LATIHAN A:
Ketik ulang seluruh baris sumber di bawah tanpa perubahan, tetapi jangan sertakan gambarnya dalam jawaban.

KUTIPAN BACAAN:
Jendelahukum.com, Seputar Hukum – Istilah ‘penafsiran konstitusi’ merupakan terjemahan dari constitutional interpretation. Penafsiran konstitusi sendiri merupakan penafsiran terhadap ketentuan-ketentuan yang terdapat dalam konstitusi atau undang-undang dasar, atau interpretation of the Basic Law.
Penafsiran konstitusi merupakan hal yang tidak terpisahkan dari aktivitas judicial review. Atau bahkan penggunaan metode penafsiran sangat mempengaruhi hasil akhir dari suatu perkara judicial review.
Baca juga: Kasus Marbury vs Madison: Awal Mula Terjadinya Judicial Review
Bobbitt mengidentifikasikan 6 (enam) macam metode penafsiran konstitusi yaitu: a) Penafsiran tekstual; b) Penafsiran historis (atau penafsiran orisinal); c) penafsiran doktrinal; d) Penafsiran prudensial; f) Penafsiran struktural; dan g) Penafsiran etikal.[1]
Masing-masing metode penafsiran tersebut dapat dijelaskan sebagai berikut:
Penafsiran tekstual
Penafsiran tekstual (textualism or literalism) atau penafsiran harfiah ini merupakan bentuk atau metode penafsiran konstitusi yang dilakukan dengan cara memberikan makna terhadap arti dari kata-kata di dalam dokumen atau teks yang dibuat oleh lembaga legislatif (meaning of the words in the legislative text).

LATIHAN B:
Teruskan tulisan tentang metode penafsiran konstitusi di atas, mulai setelah kalimat terakhir yang ditampilkan.

(Baris sumber)
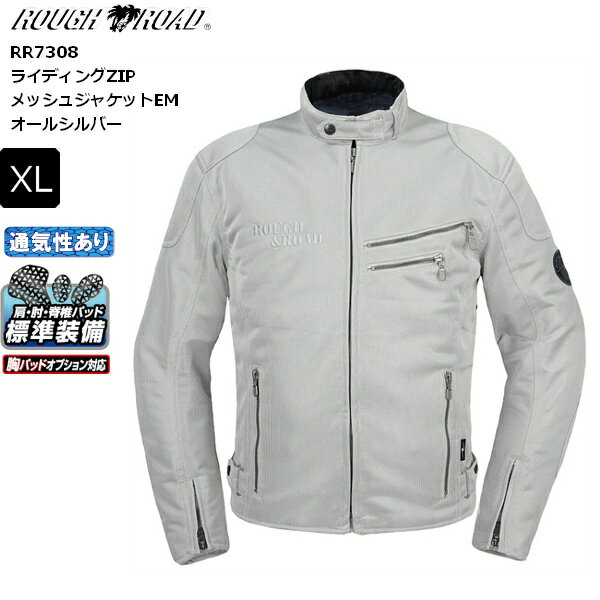 ͥåȳŷԾŹ㤨֥ա 륷С/XL 饤ǥZIPå奸㥱åEM  RR7308 ̵ ġ Х moto 饤ǥ 㥱å ̶̳ ץƥդפβǤʤ16,940ߤˤʤޤ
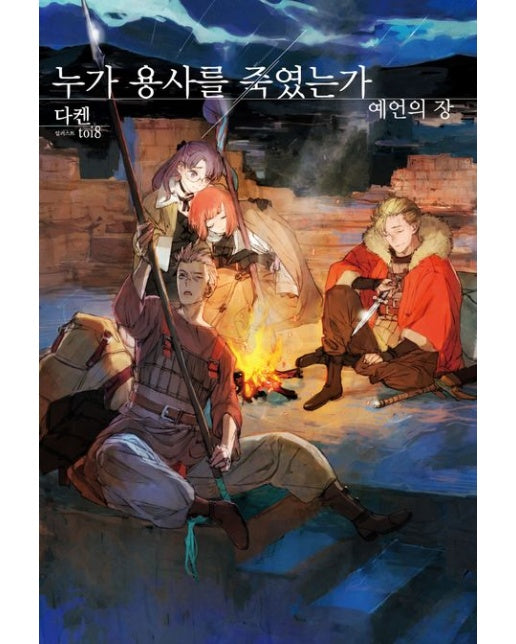 누가 용사를 죽였는가: 예언의 장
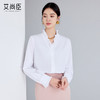 艾尚臣长袖衬衫女2025新款高级感精致V领木耳边通勤百搭法式衬衣 商品缩略图2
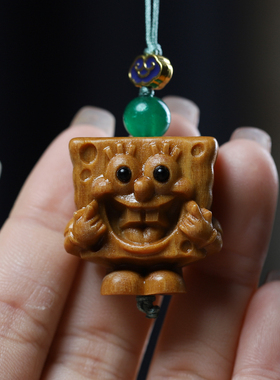 檀木笑口常开海绵宝宝手机挂件
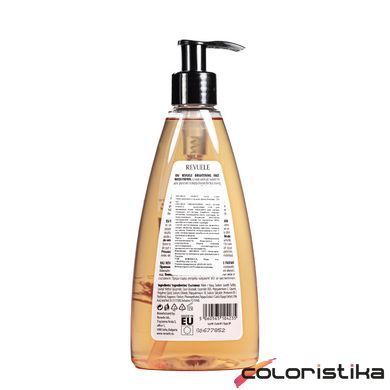 Гель для умывания Revuele Age-Defying Face Wash с экстрактом папайи 250 мл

RUANG JAWABAN A:
 ͥåȳŷԾŹ㤨֥ա 륷С/XL 饤ǥZIPå奸㥱åEM  RR7308 ̵ ġ Х moto 饤ǥ 㥱å ̶̳ ץƥդפβǤʤ16,940ߤˤʤޤ
 누가 용사를 죽였는가: 예언의 장
 艾尚臣长袖衬衫女2025新款高级感精致V领木耳边通勤百搭法式衬衣 商品缩略图2
 檀木笑口常开海绵宝宝手机挂件
 Гель для умывания Revuele Age-Defying Face Wash с экстрактом папайи 250 мл

RUANG JAWABAN B:
Dengan demikian, penafsiran ini menekankan pada pengertian atau pemahaman terhadap kata-kata yang tertera dalam konstitusi atau undang-undang sebagaimana yang pada umumnya dilakukan oleh kebanyakan orang.
Penafsiran historis
Penafsiran historis ini disebut juga dengan penafsiran orisinal, yaitu bentuk atau metode penafsiran konstitusi yang didasarkan pada sejarah konstitusi atau Undang-Undang itu dibahas, dibentuk, diadopsi atau diratifikasi oleh pembentuknya atau ditandatangani institusi yang berwenang.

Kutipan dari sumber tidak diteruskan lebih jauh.